> TASK DETAILS
Write out each entry below exactly. Do not include the images.

───── RECORD EXCERPTS

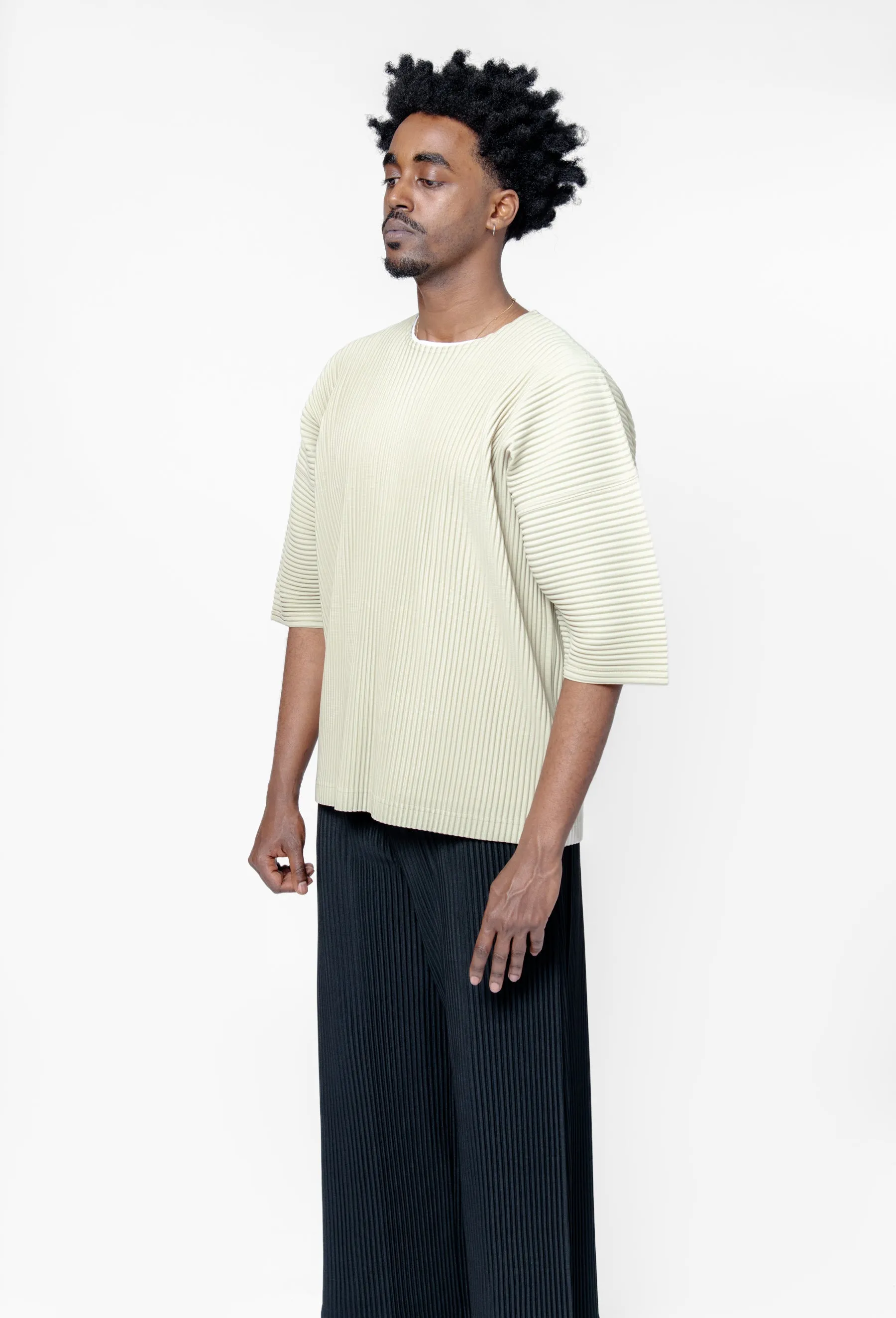 MC May Basics Pleated T-Shirt Dry Grass Green HP56-JK122-42 sold by Nomad product image thumbnail 4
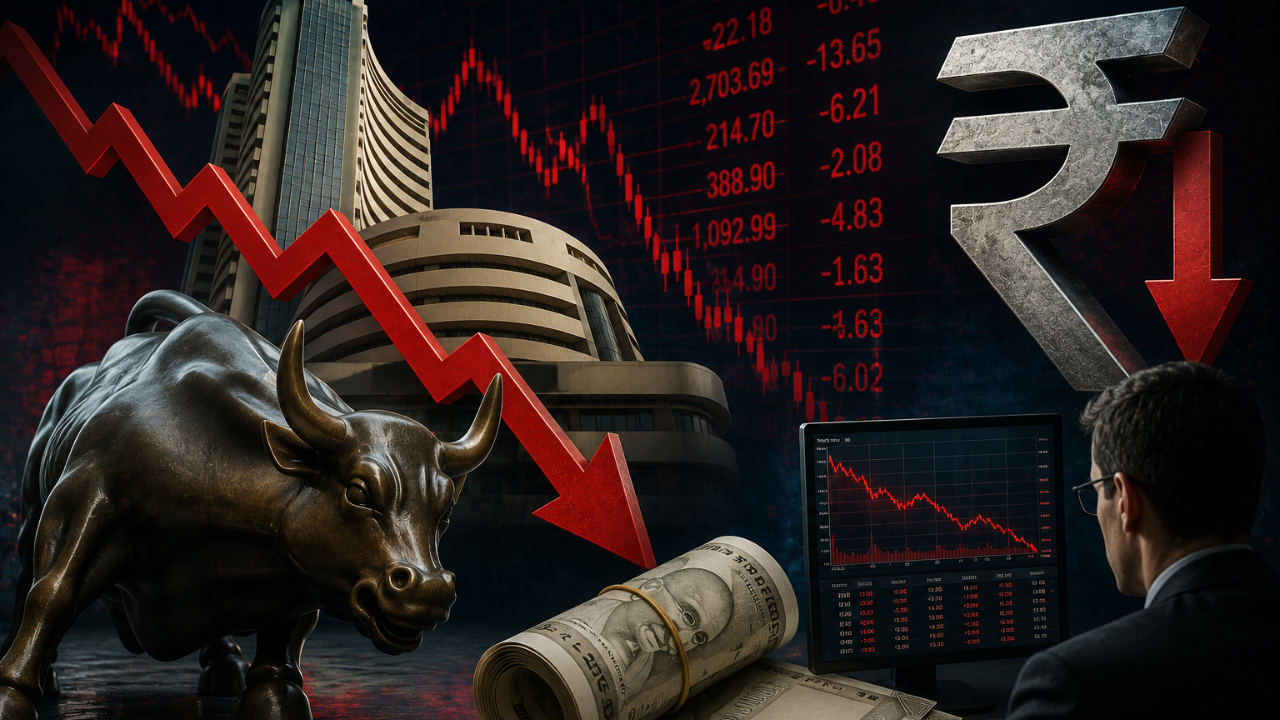 Market Outlook : रुपयाची घसरण, परदेशी गुंतवणूकदारांकडून Shares ची विक्री…  नव्या आठवड्यात मार्केटची घसरण सुरुच राहणार?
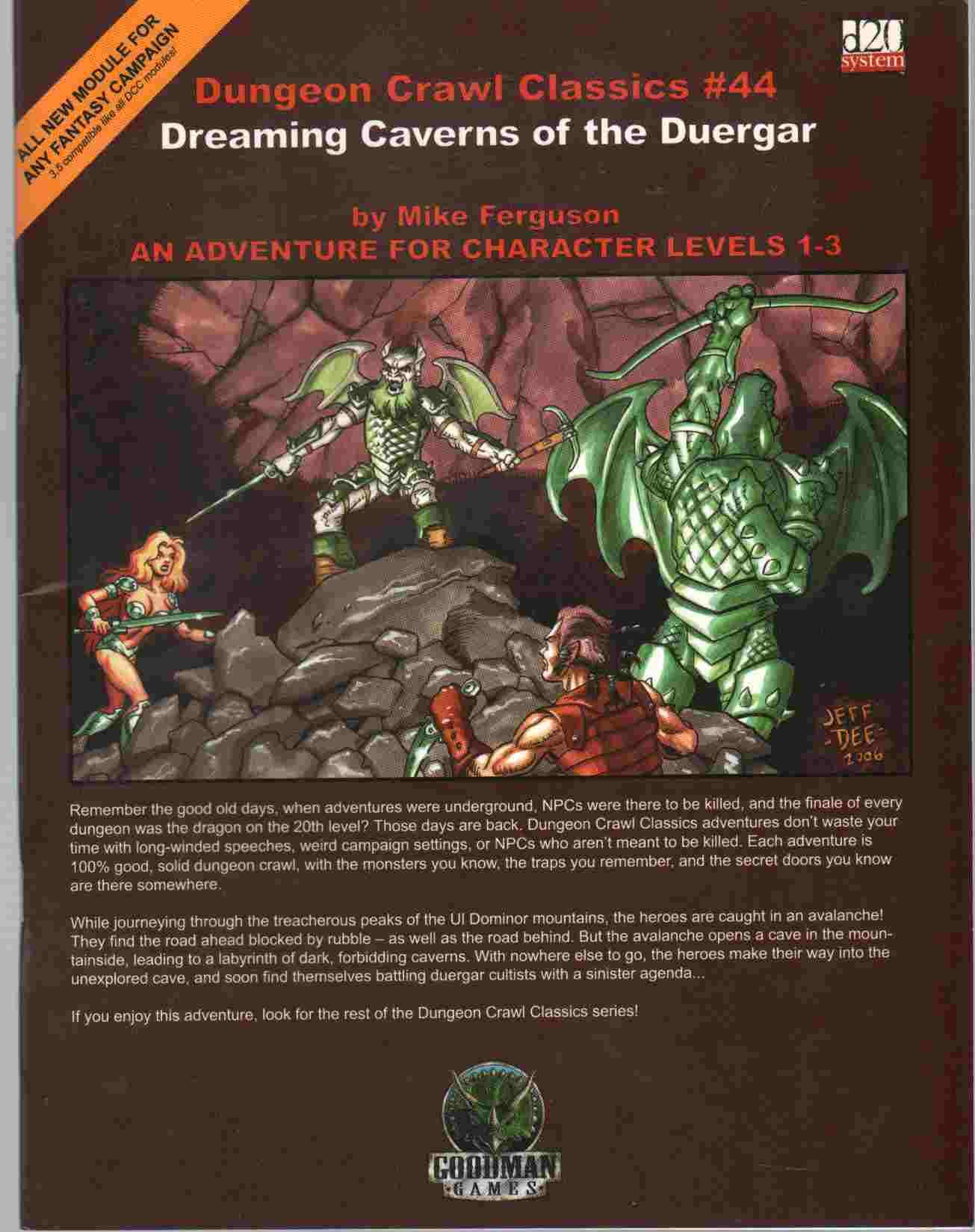 Buy Dreaming Caverns of the Duergar (Dungeon Crawl Classics) — BookShops.in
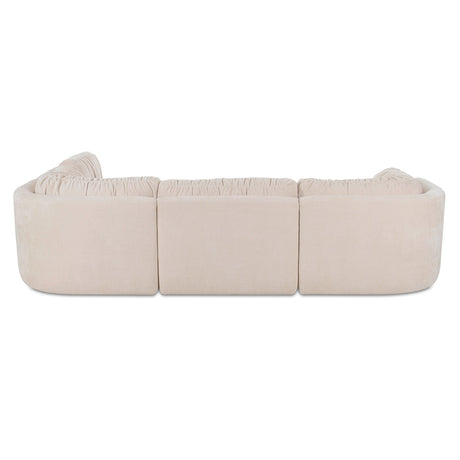 Matina Oatmeal Classic L Modular Sectional by MOES at Eve Furniture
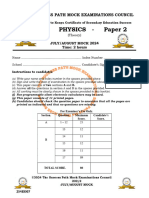 Mock Phys P2 QS 2024.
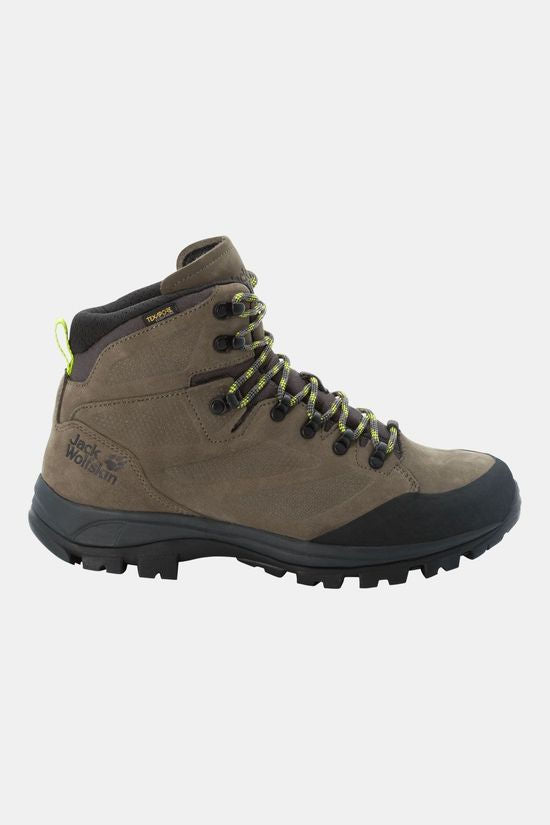 Jack Wolfskin Rebellion Texapore Mid Wandelschoen Groen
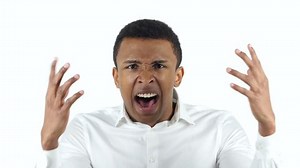 Angry Black Man Yelling Stock Footage Video (100% Royalty-free) 23666194 | Shutterstock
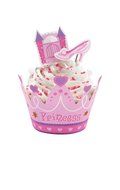 Wilton Wheels Cupcake Wraps&#039;n Pix, 12 Count N4
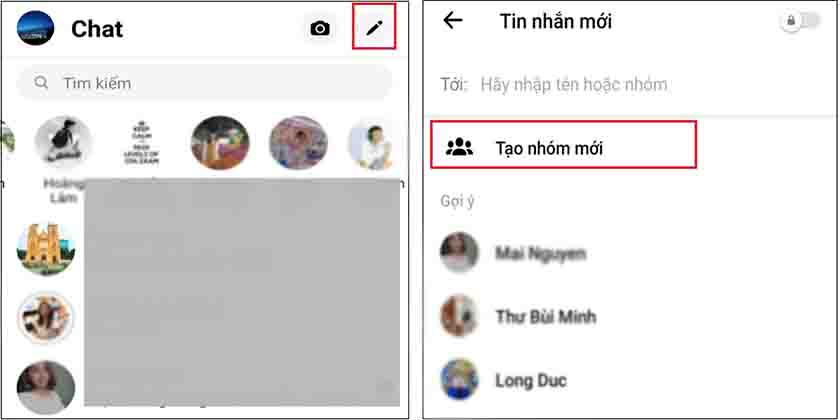 Cách tạo nhóm trên Messenger Facebook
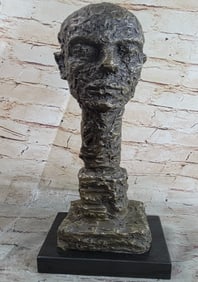 After Giacometti, Mid Century Surrealist Bronze Sculpture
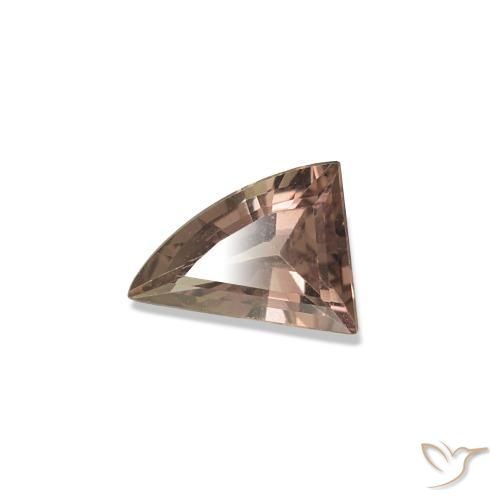 0.30カラットの天然ダークブラウンカラーチェンジサファイア、ファンシーシェイプ、VVS-VS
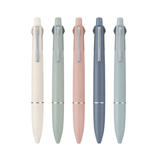 Uni Jetstream 4&1 Lite çok fonksiyonlu kalem, beş pastel gövde renginin yan yana dizilişi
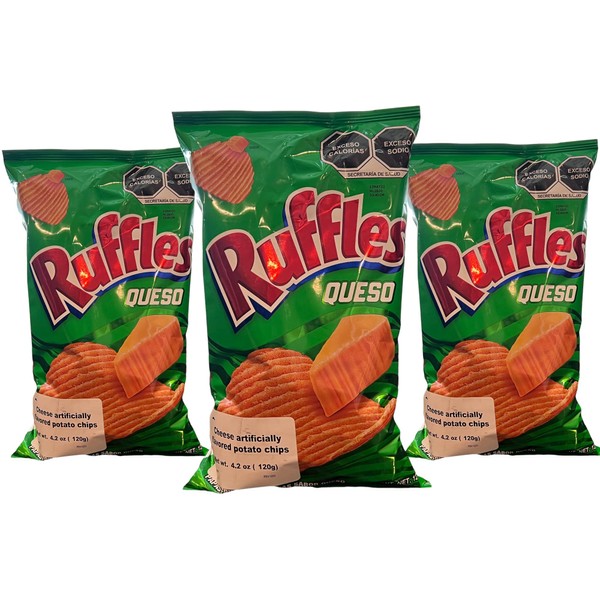 Sabritas - Visit Rancho Mix Store (Ruffles Queso) 1 Count (Pack of 3)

──────────

> WRITTEN REPLY
 MC May Basics Pleated T-Shirt Dry Grass Green HP56-JK122-42 sold by Nomad product image thumbnail 4
 Market Outlook : रुपयाची घसरण, परदेशी गुंतवणूकदारांकडून Shares ची विक्री…  नव्या आठवड्यात मार्केटची घसरण सुरुच राहणार?
 Buy Dreaming Caverns of the Duergar (Dungeon Crawl Classics) — BookShops.in
 Matina Oatmeal Classic L Modular Sectional by MOES at Eve Furniture
 Mock Phys P2 QS 2024.
 Jack Wolfskin Rebellion Texapore Mid Wandelschoen Groen
 Angry Black Man Yelling Stock Footage Video (100% Royalty-free) 23666194 | Shutterstock
 Wilton Wheels Cupcake Wraps&#039;n Pix, 12 Count N4
 Cách tạo nhóm trên Messenger Facebook
 After Giacometti, Mid Century Surrealist Bronze Sculpture
 0.30カラットの天然ダークブラウンカラーチェンジサファイア、ファンシーシェイプ、VVS-VS
 Uni Jetstream 4&1 Lite çok fonksiyonlu kalem, beş pastel gövde renginin yan yana dizilişi
 Sabritas - Visit Rancho Mix Store (Ruffles Queso) 1 Count (Pack of 3)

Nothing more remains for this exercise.